■ TEXT SHOWN
The GSH/GSH + GSSG ratio in L. esculentum seedlings significantly increased after 3 days, ranging from 0.45 in control to 0.73, and 0.82 in the samples treated with 10⁻⁴ and 10⁻³ M, respectively (Figure 3F). After 6 days, a significant increment was observed only with the highest concentration of InA.

The role of GSH is also crucial in radical scavenging and in preventing oxidative denaturation of proteins, by protecting their thiol group [54]. For this reason, we have also investigated the effect of the InA on the redox state of the proteins containing thiol groups. The thiol/disulphide status of proteins extracted from L. sativum and L. esculentum seedlings exposed to InA treatment for 6 days was detected by SDS-PAGE, using mBBr as fluorescent probe. The electrophoretic pattern of thiol-proteins group in seedlings of L. sativum and L. esculentum not- and treated is shown in Figure 4A,B, respectively.

■ DATA SUPPLIED
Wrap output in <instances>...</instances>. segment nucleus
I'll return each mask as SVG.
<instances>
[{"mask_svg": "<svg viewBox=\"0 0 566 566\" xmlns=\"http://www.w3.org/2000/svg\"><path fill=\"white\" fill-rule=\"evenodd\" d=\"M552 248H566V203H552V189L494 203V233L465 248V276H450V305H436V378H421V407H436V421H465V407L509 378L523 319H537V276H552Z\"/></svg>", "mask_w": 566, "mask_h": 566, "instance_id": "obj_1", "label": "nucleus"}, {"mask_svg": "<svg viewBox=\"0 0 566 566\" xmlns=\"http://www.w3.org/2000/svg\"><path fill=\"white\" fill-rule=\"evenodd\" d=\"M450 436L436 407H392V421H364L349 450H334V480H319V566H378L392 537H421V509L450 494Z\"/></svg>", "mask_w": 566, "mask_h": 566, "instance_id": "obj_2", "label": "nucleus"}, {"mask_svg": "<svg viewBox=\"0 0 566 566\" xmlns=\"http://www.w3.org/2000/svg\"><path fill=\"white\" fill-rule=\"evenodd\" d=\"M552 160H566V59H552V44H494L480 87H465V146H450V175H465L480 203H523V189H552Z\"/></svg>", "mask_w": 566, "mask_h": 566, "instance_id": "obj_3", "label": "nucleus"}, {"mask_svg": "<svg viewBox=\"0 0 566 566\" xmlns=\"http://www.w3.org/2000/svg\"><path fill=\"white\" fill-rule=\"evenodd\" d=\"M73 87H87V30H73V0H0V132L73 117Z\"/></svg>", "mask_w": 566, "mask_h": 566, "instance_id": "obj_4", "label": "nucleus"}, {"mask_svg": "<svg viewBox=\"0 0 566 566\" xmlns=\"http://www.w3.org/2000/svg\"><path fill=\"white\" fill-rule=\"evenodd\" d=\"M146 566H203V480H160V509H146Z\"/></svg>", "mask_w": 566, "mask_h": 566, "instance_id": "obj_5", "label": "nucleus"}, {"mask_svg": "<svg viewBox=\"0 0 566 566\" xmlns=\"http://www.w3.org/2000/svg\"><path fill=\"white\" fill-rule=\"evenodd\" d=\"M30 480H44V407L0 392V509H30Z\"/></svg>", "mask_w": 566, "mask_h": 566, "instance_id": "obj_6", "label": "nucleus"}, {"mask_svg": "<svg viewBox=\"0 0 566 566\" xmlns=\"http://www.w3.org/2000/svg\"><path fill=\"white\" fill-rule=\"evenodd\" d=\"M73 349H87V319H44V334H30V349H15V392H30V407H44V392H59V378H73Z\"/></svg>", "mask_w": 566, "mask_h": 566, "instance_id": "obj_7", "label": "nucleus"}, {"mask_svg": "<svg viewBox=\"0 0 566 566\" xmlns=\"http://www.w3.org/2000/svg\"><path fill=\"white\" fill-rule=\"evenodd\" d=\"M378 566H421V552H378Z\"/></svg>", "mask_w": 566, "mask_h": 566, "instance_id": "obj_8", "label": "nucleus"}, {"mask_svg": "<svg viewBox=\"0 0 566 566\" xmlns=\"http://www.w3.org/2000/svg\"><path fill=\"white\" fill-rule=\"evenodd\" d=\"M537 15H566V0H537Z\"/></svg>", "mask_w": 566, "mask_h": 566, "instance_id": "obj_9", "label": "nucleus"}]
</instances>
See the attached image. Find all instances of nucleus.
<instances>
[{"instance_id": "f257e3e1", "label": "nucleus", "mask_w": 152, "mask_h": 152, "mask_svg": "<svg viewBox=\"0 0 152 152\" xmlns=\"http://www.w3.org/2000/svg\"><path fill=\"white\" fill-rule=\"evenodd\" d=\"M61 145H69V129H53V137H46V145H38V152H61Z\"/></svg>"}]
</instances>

■ ASSIGNED TASK 1
According to the text on InA-treated seedlings, why did the authors also examine how InA affects the redox state of thiol-containing proteins? Answer in one to three sentences.
■ ASSIGNED TASK 2
In the text on InA-treated seedlings, which fluorescent probe was used with SDS-PAGE to detect the thiol/disulphide status of the proteins?
■ ASSIGNED TASK 3
For each statement below, say whether it agrees with the text on InA-treated seedlings. Give yes or no and quote the words of the text that decide it.
(a) After 3 days, the GSH/GSH + GSSG ratio in L. esculentum control seedlings was 0.45.
(b) After 6 days, both InA concentrations produced a significant increase in the ratio.
(c) The proteins were extracted from seedlings exposed to InA treatment for 6 days.

■ RESPONSE BOX 1
GSH is crucial in radical scavenging and in preventing oxidative denaturation of proteins by protecting their thiol group. For this reason, the authors also investigated how InA affects the redox state of proteins containing thiol groups.

■ RESPONSE BOX 2
mBBr was used as the fluorescent probe.

■ RESPONSE BOX 3
(a) Yes: "ranging from 0.45 in control"
(b) No: "After 6 days, a significant increment was observed only with the highest concentration of InA."
(c) Yes: "seedlings exposed to InA treatment for 6 days"